Impacting Individuals: Interactions From our Past
December 19, 2014. It’s a week away from Christmas, and we are at our penultimate program of the year. This is the second year partnering with Ballaz International and the Spanish Jamaica Foundation in Kingston, Jamaica. We were impressed with the expansion of and advances made within the Kingston program. There are a greater number of coaches this year with the amount of female coaches up from zero to over twenty percent. It is apparent that Ballaz coaches have made a concerted effort to be the change that they would like to see in their community. With that, this week instead of telling of the larger social impact of our work, we will focus on two Jamaican coaches whose have been influenced by our past interactions and are carrying forward the good work.
Tashana Vincent, who plays for Jamaica Women’s National Team attended our training with three other members of the Reggae Girlz. Staci Wilson, a CAC coach and a former USWNT player was delighted to work with such high quality. Staci has connected with various organizations in attempts to advance the Jamaican WNT, which was disbanded from 2007-2014 for various reaons. Without their existence, role models for young girls faltered and Jamaica’s lack of female participation and gender equity issues snowballed. The team was reactivated this past year.
Staci thought that she had originally met Tashana during a recruiting opportunity in 2012. However Tashana insisted it was earlier than that. On the third day of training, everything clicked. Tashana walked up to Staci and declared that she had played against her over a decade earlier, in 2000 in Kingston. Skeptical at first, Tashana pressed on and told Staci that she wore #27 and played wing-defense, and that she remembered Staci out-working and out-running everyone during the match. At the time the Jamaican national team organization was a relatively haphazard. Fast-forward to today and things are still not equal, however the JWNT now has the support of Cedella Marley (daughter of Bob Marley), the JFF, and the country. Our staff was excited to see such progress and Staci was moved by Tashana’s kind words of recognition. Everything adds up to gender equity and progress to where we are today. Because of Tashana’s comments, it is clear that playing against Staci and her team made a lasting influence and encouraged her to continue to play and improve, even when the National team did not exist. She persisted and now is proud to represent her country. She is still involved in the game as a player and is studying to be a teacher. Tashana will become a coach for the next generation of girls and boys as both a teacher and coach – a true pioneer when things seemed bleakest.

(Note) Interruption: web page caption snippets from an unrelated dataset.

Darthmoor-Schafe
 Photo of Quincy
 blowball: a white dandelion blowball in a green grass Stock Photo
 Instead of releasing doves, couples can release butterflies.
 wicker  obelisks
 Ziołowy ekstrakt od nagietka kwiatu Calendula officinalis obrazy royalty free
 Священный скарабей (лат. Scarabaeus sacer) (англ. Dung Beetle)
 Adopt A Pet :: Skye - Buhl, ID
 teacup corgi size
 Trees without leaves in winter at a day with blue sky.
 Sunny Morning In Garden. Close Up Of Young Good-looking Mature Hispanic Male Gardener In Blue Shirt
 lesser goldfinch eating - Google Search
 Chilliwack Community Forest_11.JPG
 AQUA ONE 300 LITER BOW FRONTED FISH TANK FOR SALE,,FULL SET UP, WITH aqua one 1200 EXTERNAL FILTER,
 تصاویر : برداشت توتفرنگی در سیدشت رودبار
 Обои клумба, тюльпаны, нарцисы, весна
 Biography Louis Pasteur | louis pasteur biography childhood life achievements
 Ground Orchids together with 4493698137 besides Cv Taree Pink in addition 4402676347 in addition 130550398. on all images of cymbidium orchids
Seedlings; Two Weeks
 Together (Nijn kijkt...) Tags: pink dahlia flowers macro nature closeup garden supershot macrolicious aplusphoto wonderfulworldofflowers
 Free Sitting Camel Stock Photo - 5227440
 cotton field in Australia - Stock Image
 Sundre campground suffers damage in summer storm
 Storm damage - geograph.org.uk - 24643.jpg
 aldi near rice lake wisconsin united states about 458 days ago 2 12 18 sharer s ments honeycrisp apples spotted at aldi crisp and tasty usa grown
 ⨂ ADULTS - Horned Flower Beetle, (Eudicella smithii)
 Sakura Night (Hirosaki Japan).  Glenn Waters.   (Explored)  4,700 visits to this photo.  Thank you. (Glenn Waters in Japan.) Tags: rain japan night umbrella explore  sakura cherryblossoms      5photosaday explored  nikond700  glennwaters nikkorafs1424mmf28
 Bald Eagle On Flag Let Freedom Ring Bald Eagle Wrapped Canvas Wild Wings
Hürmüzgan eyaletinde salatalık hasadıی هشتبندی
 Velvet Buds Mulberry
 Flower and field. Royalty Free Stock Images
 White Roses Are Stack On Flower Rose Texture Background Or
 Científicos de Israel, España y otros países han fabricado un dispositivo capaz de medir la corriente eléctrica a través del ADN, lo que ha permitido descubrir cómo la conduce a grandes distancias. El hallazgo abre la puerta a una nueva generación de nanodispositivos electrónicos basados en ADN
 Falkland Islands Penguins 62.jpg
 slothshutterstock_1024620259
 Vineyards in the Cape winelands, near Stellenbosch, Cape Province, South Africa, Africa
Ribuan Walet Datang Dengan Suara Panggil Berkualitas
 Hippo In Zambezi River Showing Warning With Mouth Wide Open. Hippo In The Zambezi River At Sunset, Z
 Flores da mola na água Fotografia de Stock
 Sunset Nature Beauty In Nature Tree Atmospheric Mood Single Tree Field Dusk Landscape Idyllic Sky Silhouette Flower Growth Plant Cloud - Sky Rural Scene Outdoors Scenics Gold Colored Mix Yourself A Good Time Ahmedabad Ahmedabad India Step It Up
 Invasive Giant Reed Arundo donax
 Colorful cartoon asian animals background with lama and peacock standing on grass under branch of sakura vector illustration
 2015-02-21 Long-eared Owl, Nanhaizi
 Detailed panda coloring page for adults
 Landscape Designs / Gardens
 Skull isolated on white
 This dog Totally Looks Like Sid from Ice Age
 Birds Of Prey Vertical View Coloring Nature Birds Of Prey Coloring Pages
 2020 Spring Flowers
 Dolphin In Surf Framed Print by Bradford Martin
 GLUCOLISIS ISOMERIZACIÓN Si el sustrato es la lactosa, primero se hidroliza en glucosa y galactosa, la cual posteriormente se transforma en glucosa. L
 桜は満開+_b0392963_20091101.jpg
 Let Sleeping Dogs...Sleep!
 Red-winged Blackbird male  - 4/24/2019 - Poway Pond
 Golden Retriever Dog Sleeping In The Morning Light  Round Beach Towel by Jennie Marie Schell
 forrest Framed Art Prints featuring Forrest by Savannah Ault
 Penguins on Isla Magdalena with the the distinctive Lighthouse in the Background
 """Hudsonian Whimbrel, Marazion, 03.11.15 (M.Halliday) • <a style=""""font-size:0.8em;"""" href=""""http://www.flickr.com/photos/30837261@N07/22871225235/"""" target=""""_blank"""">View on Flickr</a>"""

The second coach with a great story is Maximillian McTaggart. He was ‘discovered’ by Ballaz program coordinator Sherrick “Shrek” Williams while working in his home community of Stadium Gardens. Sherrick asked Max why he wanted to coach the kids – and he answered that he wanted to make a change in their lives. Formerly a track athlete and working as a customer service representative, Max’s first soccer training came last year at the inaugural Coaches Across Continents partnership. Although his real job prohibited him from coaching during the week, he found a way to volunteer every Saturday. When his contract expired, he reached out to Ballaz to see if he could work for them full-time. His new and more enjoyable job allows him to coach at three schools and on Saturdays with kids ranging from pre-school through 18. In Max’s own words:
Working with Ballaz means a lot to me. I now have the ability to reach and impact a child and it’s important because in my community I see a lot wrong with they way the children are being socialized. There is a level of selfishness across all Jamaica. With people being very disrespectful, so I saw coming to coaching as an opportunity to change that. That’s one of my coaching mantras, the idea of respect – not just for the adults, but for each other. I really want to thank Sherrick for giving me the opportunity. If all of us as coaches see ourselves as people that can make that change, then Jamaica can be better.